The Feru Afahye Festival, which is celebrated in Cape Coast every September, was definitely a sight to behold. The festival was originally designed as a gathering of people praying to the gods after an outbreak of disease, and is now an event celebrated to keep the town clean, the people in good health, and the crops and fish abundant. The streets were packed with people watching as tribes dressed in all different colors paraded down the streets, singing and dancing and having what looked like the best time of their lives. Music blasted out of loudspeakers, cars carried beautifully dressed women on top, vendors sold meat sticks and fresh fruit on the sidewalks, and everyone danced and danced and danced. Then came the chiefs. Held high above the heads of their villagers, they were dressed in elaborate robes and headpieces, sitting in wooden palanquins under velvet parasols, waving gracefully at the screaming crowds. It was the closest I have ever been to seeing royalty. Talk about seeing a new culture; this was definitely not the Ithaca Festival Parade- that is for sure. The day was scorching hot and I got a bad sunburn on my shoulders, but I was so glad to be out there with the Ghanaians, celebrating and eating and dancing until right before sunset.
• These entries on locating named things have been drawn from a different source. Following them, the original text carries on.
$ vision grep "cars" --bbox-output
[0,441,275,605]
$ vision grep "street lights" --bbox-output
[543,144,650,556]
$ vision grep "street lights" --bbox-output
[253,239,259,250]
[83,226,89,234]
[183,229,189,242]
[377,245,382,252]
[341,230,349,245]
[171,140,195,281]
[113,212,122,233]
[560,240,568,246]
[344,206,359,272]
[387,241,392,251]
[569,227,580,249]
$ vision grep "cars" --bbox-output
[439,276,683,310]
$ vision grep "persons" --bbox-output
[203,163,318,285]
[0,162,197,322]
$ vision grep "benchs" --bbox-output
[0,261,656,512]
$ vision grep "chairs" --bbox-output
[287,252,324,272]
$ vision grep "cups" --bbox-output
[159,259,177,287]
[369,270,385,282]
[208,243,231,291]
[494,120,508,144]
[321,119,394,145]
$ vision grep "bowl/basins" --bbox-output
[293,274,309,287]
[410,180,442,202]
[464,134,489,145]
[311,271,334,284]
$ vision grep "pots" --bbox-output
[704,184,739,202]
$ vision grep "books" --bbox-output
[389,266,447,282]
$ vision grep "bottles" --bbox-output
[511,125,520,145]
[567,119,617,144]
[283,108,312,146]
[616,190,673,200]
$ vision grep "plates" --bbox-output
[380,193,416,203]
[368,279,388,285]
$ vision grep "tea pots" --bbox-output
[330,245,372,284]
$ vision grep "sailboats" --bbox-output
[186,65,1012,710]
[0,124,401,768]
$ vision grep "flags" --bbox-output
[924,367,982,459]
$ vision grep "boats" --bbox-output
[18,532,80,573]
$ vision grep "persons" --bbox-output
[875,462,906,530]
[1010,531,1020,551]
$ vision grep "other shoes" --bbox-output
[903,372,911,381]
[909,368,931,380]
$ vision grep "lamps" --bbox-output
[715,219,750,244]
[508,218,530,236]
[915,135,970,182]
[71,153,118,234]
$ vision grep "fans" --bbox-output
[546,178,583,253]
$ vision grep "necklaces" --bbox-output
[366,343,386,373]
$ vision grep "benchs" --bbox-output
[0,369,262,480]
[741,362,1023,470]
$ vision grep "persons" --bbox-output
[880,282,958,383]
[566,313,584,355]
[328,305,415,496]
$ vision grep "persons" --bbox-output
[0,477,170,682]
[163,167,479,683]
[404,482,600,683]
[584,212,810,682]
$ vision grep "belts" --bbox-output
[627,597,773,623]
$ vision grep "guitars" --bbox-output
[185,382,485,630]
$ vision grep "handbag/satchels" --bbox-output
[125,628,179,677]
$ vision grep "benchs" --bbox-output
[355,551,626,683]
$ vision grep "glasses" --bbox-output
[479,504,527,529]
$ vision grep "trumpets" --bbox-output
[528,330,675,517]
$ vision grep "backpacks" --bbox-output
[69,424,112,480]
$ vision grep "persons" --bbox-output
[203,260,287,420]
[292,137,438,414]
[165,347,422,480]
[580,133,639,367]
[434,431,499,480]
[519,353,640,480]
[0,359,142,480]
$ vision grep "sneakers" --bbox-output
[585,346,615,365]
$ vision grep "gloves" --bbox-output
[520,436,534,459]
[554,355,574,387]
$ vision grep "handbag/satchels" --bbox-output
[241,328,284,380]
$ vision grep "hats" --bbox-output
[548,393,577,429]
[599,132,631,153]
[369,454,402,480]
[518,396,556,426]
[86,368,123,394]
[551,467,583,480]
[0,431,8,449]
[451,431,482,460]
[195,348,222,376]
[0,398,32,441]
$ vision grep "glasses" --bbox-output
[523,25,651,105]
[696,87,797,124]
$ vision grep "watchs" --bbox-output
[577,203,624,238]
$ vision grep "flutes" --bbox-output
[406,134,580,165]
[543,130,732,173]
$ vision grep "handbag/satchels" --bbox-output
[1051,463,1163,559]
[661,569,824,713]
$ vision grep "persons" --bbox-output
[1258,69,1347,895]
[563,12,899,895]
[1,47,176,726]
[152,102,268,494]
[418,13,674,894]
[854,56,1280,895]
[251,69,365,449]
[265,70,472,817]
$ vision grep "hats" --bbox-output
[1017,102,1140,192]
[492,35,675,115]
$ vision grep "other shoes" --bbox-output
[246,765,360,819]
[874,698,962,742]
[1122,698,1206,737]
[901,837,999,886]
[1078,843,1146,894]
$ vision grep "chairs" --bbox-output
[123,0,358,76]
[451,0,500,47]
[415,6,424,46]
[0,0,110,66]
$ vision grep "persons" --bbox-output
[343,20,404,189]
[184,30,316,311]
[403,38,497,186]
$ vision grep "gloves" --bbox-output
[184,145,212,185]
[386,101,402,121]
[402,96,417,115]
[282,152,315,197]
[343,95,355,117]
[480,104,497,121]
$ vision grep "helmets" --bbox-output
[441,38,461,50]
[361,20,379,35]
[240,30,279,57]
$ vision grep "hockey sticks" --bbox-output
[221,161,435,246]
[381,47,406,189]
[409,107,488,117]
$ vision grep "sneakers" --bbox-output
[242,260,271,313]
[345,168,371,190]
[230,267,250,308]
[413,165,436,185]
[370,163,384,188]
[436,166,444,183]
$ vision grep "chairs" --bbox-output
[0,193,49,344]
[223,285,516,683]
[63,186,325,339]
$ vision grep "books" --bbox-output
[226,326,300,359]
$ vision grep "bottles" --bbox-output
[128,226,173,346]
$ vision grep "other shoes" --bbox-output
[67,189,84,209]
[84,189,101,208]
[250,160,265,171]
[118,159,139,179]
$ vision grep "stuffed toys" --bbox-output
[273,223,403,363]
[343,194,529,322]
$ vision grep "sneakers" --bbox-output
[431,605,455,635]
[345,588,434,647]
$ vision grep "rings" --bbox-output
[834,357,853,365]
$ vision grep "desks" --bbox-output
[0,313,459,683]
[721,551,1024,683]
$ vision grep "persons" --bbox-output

After a long day in the sun surrounded by thousands of people, arriving at our beautiful beachside hotel was a sweet relief. We divided our small group up- three to a room- screeching with delight upon seeing the full shower with hot water, a TV in the corner, and a magnificent view of the Atlantic Ocean stretching out in front of us. For less than 24 hours we were in paradise. We showered, took photos on the beach as the sky slowly darkened, and ate a delicious buffet dinner under the hotel’s cabana-style dining area. Some of us stayed up later, drinking hard cider and listening to the waves, then made our way down the beach to look at the sky, which was utterly vast and magnificent against the silhouetted palm trees. Thousands of constellations dotted the dark expanse, with the Milky Way’s hazy trail just visible among the sparkling stars. It was truly breathtaking, and we all took a moment to stare up at the universe, feeling small in this big world and grateful to be here on the other side of it, experiencing this country and this place and all of its magic. The morning came with sunshine and crashing waves. We woke up at the crack of dawn to see the sunrise, groggily wrapped in blankets as the eight of us walked along the beach in search of pink or orange streaks as the sky lightened. Disappointingly it was too cloudy to see any bright colors, but it was special to be up at that hour, and we all returned to our rooms for a few more hours of blissful sleep. Some people slept in, others sat by the beach and drank coffee, watching the ocean and reading until breakfast was ready. We leisurely ate French toast and fresh fruit before spending the next few hours playing in the water, splashing each other and running from the crashing waves, laughing and jumping like children again. It was just what we needed before piling back into our little bus, heading back east to Accra for another week of life in our new home.